〇9/23(月・秋分の日)松本市・重文「田村堂」。廃仏毀釈の嵐を潜り抜けた御堂。

〇梓川に沿って上高地から松本平に下りてくると、盆地の入口に「田村堂」の案内表示が出ている。通る度に気になっていた。ので、今日思い切って探訪することに。山に入ったなりの所にある。
仁王門。ここが旧若澤寺(にゃくたくじ)の仁王門の位置らしい。
 金剛力士像
 
 阿弥陀堂
 
 仁王門、阿弥陀堂、田村堂の位置関係。
 重文「田村堂」はこの覆い屋の中に納められている。
 
  松本市文化財ホームページより
「信濃日光」若澤寺の往時をしのばせる華麗な厨子
  この堂は、現在波田地区上波田の阿弥陀堂前の覆屋(おおいや)内に収められていますが、もとは旧若澤寺(にゃくたくじ)の諸堂の一つでした。
  
若澤寺には、奈良時代に行基によってお寺が開かれ、田村将軍(坂上田村麻呂)によってさらに大きくされたとの伝承があります。
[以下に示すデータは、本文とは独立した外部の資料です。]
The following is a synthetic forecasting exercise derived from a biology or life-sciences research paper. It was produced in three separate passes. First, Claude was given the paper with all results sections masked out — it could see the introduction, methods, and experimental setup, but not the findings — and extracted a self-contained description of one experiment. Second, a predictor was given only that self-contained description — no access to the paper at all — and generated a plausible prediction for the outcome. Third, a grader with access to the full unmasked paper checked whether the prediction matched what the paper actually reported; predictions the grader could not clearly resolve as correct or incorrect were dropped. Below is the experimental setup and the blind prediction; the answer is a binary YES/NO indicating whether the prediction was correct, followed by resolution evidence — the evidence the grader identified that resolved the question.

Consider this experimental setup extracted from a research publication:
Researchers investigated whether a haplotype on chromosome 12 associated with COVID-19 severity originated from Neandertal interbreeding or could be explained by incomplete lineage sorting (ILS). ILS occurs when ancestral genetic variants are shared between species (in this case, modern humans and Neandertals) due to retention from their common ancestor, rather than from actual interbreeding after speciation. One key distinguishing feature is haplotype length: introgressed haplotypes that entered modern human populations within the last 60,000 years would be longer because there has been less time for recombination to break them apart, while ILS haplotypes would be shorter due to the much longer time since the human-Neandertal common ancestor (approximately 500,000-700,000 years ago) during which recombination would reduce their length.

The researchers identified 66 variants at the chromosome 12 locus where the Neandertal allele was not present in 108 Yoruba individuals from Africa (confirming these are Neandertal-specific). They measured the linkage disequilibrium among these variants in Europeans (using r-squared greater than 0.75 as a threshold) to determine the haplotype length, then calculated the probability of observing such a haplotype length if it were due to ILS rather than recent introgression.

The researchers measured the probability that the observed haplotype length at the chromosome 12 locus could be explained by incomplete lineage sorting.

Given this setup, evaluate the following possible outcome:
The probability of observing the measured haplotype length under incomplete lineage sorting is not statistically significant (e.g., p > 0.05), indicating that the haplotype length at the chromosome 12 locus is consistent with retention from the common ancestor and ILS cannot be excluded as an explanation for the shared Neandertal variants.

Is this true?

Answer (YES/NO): NO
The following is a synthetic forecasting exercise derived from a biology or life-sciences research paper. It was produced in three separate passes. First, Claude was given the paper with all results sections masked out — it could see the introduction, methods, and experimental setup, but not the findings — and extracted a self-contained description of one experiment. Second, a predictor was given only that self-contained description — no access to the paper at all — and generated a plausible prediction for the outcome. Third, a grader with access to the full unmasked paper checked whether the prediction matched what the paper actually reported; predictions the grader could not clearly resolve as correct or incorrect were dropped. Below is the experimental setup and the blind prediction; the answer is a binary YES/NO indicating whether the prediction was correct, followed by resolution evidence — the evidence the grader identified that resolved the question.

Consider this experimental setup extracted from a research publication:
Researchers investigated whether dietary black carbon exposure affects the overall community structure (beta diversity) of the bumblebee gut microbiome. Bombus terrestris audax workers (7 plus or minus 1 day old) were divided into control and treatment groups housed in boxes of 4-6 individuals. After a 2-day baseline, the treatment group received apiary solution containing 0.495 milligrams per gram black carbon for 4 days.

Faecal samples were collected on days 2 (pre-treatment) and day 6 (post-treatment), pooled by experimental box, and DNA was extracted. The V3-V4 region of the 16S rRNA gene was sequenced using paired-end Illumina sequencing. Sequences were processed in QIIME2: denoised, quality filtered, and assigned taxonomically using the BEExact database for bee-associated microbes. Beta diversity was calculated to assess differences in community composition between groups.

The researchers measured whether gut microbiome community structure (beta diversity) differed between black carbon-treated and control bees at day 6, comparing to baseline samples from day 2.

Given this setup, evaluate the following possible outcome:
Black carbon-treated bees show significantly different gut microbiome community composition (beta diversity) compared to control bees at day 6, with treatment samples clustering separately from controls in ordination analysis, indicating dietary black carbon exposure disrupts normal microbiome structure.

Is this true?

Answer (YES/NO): NO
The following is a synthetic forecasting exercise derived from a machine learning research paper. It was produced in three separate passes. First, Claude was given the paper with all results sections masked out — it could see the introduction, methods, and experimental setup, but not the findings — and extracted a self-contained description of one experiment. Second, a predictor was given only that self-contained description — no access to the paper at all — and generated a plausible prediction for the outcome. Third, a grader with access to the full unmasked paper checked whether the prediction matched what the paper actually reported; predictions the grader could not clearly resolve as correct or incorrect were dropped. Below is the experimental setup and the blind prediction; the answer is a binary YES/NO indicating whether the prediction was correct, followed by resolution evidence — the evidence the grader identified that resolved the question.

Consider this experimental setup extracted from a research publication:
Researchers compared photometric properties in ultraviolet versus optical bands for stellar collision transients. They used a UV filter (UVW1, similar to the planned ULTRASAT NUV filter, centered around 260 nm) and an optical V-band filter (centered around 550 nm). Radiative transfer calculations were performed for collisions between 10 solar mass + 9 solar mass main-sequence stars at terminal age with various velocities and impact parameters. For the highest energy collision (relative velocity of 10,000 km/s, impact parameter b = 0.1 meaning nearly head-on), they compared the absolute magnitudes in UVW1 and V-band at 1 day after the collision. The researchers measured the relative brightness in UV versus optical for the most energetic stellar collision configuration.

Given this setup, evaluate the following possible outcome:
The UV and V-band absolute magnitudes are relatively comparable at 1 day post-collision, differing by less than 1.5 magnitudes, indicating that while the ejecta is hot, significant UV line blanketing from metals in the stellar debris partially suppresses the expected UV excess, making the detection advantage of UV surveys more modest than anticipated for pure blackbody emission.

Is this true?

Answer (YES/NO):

江戸時代には「信濃日光」とよばれ、広い寺域を持ち、多くの参拝者を集めたお寺でした。しかし、明治時代の廃仏毀釈によって、若澤寺は廃寺となり、この時田村堂は現在地に移されました。

  
田村堂は、当初は厨子として若澤寺の建物のなかに治められていましたが、江戸時代に別の厨子が作られると、田村将軍をまつる田村堂として建物の外に置かれるようになりました。江戸時代の若澤寺の絵図にも、境内の最上段に田村堂として描かれています。

  
構造形式は桁行1間、梁間1間、一重入母屋造、屋根はこけら葺、妻入の厨子です。斗栱(ときょう)・二重扇垂木・両開きの桟唐戸(さんからど)には輪違紋や花狭間格子入となっています。建築当初は金箔が貼られ、光り輝く華麗な厨子であったと想像されます。内部には現在でも田村将軍の像が納められています。建築手法の特徴から、室町時代後期の作と推定されています。

  
昭和48年に重要文化財に指定されました。昭和40年には解体修理が行われています。

  
松本平では江戸時代より古い時期の建物の現存例が少ないなかで、田村堂は室町時代の洗練された手法が見られ、また「信濃日光」とよばれた若澤寺の当時の姿をうかがうことができ、貴重な建造物といえます。

 
 
 隣接する波田(はた)神社。
 
 
〇これで、秋分の日連休の山梨県・埼玉県・長野県無宿流浪の旅は終わり。